Task item
The response has to reproduce all entries exactly while excluding their pictures.

== == ==

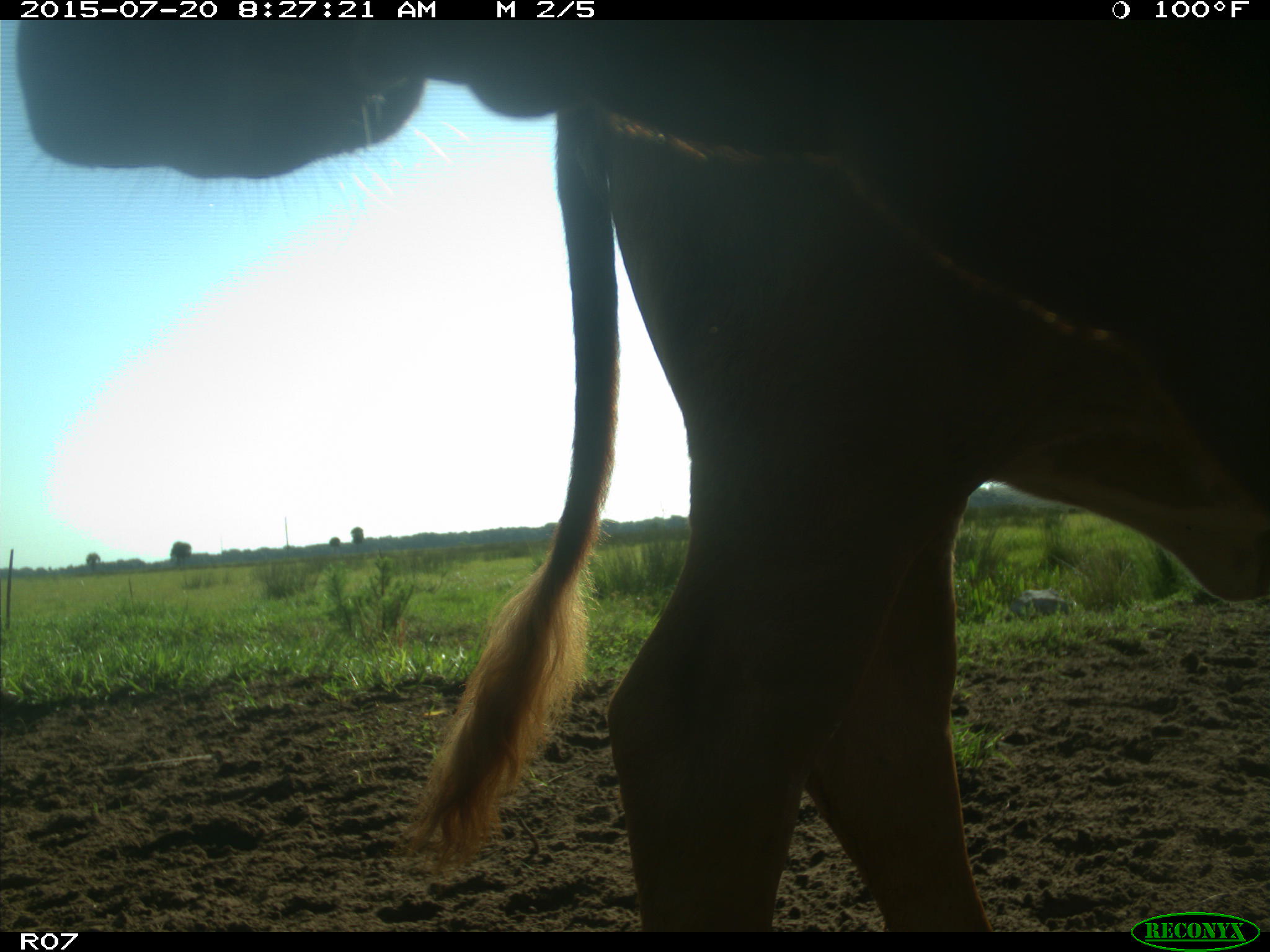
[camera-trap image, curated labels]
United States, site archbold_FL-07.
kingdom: Animalia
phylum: Chordata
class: Mammalia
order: Artiodactyla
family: Bovidae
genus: Bos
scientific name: Bos taurus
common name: domestic cow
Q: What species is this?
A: Bos taurus (domestic cow).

== == ==

Answer
[camera-trap image, curated labels]
United States, site archbold_FL-07.
kingdom: Animalia
phylum: Chordata
class: Mammalia
order: Artiodactyla
family: Bovidae
genus: Bos
scientific name: Bos taurus
common name: domestic cow
Q: What species is this?
A: Bos taurus (domestic cow).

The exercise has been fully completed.